* TASK OBJECTIVE: Copy the lines below exactly. Start at the first and finish with the line containing "United States, site lebec_CA-10.".

* DATASET:
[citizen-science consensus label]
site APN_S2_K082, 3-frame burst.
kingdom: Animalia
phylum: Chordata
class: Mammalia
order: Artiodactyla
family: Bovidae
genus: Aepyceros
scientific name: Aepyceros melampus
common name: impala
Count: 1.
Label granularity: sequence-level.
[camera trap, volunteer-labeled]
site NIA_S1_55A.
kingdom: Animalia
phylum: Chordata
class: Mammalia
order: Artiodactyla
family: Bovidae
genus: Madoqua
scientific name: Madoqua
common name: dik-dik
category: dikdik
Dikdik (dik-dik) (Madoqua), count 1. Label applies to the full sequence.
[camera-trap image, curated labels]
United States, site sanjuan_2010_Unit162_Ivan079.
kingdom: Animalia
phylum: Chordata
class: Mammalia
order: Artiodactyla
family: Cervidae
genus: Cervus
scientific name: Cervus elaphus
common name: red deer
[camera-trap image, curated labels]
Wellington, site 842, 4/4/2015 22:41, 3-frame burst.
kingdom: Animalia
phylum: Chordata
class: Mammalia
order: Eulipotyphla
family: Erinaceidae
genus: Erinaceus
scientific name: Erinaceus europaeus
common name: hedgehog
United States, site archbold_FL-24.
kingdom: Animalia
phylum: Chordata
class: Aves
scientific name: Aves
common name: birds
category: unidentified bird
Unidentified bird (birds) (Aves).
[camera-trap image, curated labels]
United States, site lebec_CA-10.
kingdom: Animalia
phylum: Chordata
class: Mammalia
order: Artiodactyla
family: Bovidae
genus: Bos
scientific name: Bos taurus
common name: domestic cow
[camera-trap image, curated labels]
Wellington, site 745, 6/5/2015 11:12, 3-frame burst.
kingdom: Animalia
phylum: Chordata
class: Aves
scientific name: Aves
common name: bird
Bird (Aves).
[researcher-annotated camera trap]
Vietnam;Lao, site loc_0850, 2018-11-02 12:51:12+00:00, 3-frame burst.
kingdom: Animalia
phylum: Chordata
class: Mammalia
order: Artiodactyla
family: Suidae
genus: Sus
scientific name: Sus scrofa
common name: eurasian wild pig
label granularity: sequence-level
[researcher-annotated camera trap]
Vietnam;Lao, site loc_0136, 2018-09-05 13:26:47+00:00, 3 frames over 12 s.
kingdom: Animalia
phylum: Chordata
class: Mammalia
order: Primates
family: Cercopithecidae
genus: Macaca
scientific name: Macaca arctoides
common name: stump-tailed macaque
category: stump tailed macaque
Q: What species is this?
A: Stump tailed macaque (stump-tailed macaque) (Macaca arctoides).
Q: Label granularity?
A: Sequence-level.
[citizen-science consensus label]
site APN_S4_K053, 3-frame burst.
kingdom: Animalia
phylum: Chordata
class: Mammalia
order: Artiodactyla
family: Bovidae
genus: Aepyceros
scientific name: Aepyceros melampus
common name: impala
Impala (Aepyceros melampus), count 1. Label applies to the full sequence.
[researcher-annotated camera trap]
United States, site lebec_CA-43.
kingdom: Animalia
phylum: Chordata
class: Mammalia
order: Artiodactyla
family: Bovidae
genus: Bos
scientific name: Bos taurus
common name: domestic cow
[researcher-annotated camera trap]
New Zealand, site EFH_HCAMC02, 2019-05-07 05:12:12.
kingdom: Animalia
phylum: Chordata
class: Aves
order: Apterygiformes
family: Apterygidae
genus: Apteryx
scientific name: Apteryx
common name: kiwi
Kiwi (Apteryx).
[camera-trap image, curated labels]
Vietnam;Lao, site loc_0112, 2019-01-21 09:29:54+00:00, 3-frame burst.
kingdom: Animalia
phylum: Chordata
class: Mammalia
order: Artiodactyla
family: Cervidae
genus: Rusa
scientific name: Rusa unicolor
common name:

* THE COMPLETED TASK:
[citizen-science consensus label]
site APN_S2_K082, 3-frame burst.
kingdom: Animalia
phylum: Chordata
class: Mammalia
order: Artiodactyla
family: Bovidae
genus: Aepyceros
scientific name: Aepyceros melampus
common name: impala
Count: 1.
Label granularity: sequence-level.
[camera trap, volunteer-labeled]
site NIA_S1_55A.
kingdom: Animalia
phylum: Chordata
class: Mammalia
order: Artiodactyla
family: Bovidae
genus: Madoqua
scientific name: Madoqua
common name: dik-dik
category: dikdik
Dikdik (dik-dik) (Madoqua), count 1. Label applies to the full sequence.
[camera-trap image, curated labels]
United States, site sanjuan_2010_Unit162_Ivan079.
kingdom: Animalia
phylum: Chordata
class: Mammalia
order: Artiodactyla
family: Cervidae
genus: Cervus
scientific name: Cervus elaphus
common name: red deer
[camera-trap image, curated labels]
Wellington, site 842, 4/4/2015 22:41, 3-frame burst.
kingdom: Animalia
phylum: Chordata
class: Mammalia
order: Eulipotyphla
family: Erinaceidae
genus: Erinaceus
scientific name: Erinaceus europaeus
common name: hedgehog
United States, site archbold_FL-24.
kingdom: Animalia
phylum: Chordata
class: Aves
scientific name: Aves
common name: birds
category: unidentified bird
Unidentified bird (birds) (Aves).
[camera-trap image, curated labels]
United States, site lebec_CA-10.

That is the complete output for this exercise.